The Congressional Research Service (CRS) has updated its report on the Social Security retirement age. The report provides a discussion of some current trends concerning and affecting that threshold and how the Social Security retirement age may relate to addressing the challenges facing the Social Security system.
The full retirement age (FRA) – the age at which workers can first claim full Social Security retired-worker benefits – is an important gauge for a variety of reasons, the CRS says, including these:
- A worker’s monthly benefit amount is affected by the age at which he or she claims benefits relative to the FRA.
- Benefit adjustments, which are intended to provide the worker with roughly the same total lifetime benefits regardless of when he or she claims benefits based on average life expectancy, are made based on the number of months before or after the FRA the worker claims benefits.
- Claiming benefits before the FRA results in a permanent reduction in monthly benefits (to take into account the longer expected period of benefit receipt).
- Claiming benefits after the FRA results in a permanent increase in monthly benefits (to take into account the shorter expected period of benefit receipt).
Early Benefits Claims
Workers and spouses can claim reduced retirement benefits as early as age 62 (the early eligibility age); other dependents, such as widow(er)s, can claim benefits at earlier ages. For workers with an FRA of 66, for example, claiming benefits at age 62 results in a 25% reduction in monthly benefits. For workers with an FRA of 67, claiming benefits at age 62 results in a 30% benefit reduction.
Claiming Social Security benefits before FRA is widespread, according to the CRS, which reports that a majority of retired-worker beneficiaries claim benefits before the FRA. In 2017, the report says, 37% of new retired-worker beneficiaries were age 62, and 64% were younger than 66.
Delayed Benefits Claims
Workers who delay claiming benefits until after the FRA receive a delayed retirement credit, which applies up to the age of 70. For workers with an FRA of 66, for example, claiming benefits at age 70 results in a 32% increase in monthly benefits. For workers with an FRA of 67, claiming benefits at age 70 increases benefits by 24%.

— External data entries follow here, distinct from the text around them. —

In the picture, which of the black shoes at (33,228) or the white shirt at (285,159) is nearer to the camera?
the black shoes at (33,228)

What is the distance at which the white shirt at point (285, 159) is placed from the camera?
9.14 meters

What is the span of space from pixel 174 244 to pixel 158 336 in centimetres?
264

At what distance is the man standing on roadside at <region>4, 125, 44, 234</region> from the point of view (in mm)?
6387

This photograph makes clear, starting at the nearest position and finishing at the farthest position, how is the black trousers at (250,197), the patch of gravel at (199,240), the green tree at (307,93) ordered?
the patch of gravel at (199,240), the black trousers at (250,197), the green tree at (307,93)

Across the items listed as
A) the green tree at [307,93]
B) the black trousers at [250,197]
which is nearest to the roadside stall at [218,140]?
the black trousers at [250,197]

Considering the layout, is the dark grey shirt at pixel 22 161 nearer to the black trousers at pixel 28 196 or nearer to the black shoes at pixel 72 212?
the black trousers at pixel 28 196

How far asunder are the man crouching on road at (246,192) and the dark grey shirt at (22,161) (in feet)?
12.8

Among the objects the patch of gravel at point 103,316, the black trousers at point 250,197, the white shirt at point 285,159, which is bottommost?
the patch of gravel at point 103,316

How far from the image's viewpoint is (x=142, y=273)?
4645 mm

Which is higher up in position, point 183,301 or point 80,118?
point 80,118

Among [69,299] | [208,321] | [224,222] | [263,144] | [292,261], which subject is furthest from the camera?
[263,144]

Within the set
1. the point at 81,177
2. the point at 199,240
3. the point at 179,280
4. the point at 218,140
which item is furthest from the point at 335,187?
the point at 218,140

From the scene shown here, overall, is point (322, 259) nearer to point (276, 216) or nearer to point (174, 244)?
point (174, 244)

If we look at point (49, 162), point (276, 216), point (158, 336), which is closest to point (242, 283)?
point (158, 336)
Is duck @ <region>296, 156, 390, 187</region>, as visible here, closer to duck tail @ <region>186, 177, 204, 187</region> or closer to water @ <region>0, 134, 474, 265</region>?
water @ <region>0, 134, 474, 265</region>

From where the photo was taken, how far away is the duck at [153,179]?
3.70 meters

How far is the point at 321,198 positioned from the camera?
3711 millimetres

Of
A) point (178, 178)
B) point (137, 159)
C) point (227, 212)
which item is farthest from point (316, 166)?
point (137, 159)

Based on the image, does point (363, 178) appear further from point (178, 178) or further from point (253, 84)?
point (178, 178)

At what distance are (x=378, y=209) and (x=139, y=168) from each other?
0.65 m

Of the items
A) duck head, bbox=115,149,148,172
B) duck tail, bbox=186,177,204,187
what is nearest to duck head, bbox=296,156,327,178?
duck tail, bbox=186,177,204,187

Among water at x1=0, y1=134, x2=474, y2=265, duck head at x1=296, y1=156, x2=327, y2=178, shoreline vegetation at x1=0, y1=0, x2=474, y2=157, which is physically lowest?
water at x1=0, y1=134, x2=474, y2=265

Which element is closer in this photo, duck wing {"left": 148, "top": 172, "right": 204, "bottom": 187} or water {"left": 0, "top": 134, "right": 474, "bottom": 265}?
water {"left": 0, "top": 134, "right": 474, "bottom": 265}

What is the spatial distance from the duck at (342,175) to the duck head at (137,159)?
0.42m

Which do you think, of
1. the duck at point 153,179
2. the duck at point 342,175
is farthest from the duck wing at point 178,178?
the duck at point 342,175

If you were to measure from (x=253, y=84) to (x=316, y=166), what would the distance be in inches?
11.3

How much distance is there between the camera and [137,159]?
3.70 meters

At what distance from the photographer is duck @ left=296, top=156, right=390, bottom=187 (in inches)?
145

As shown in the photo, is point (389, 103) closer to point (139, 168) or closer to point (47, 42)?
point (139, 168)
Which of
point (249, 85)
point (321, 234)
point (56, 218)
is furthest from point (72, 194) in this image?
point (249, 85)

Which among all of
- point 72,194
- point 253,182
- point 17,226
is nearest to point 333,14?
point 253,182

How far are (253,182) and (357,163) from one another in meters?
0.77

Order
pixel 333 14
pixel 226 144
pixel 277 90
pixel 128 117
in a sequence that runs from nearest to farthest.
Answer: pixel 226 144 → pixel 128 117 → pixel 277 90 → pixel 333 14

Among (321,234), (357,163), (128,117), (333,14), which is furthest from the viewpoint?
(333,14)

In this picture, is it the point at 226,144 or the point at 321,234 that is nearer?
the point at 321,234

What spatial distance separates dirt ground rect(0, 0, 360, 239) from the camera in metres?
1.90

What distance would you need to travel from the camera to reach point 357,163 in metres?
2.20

Claiming Social Security benefits later than FRA is not nearly as widespread, the CRS says. In 2017, it reports, 23% of new retired-worker beneficiaries were age 66; 12% were older than that.
Currently, the FRA is 66 and 6 months for workers who become eligible for retirement benefits in 2019 (i.e., workers born in 1957).
The FRA was 65 when the Social Security system was born in the 1930s. Roughly half a century later in 1983, a Social Security reform measure was enacted that included a provision gradually increasing the FRA from age 65 to 67 over a 22-year period (for those reaching age 62 between 2000 and 2022). The FRA will reach 67 for workers born in 1960 or later (i.e., for workers who become eligible for retirement benefits at age 62 in 2022).
Changing the FRA
The CRS notes that Social Security faces serious challenges, among them long-term financial pressures. “The Social Security system once again faces projected long-range funding shortfalls. The Social Security Board of Trustees (the Trustees) projects that full Social Security benefits can be paid on time until 2034 with a combination of annual Social Security tax revenues and asset reserves held by the Social Security trust funds. After the projected depletion of trust fund reserves in 2034, however, annual tax revenues are projected to cover about three-fourths of benefits scheduled under current law,” the report says.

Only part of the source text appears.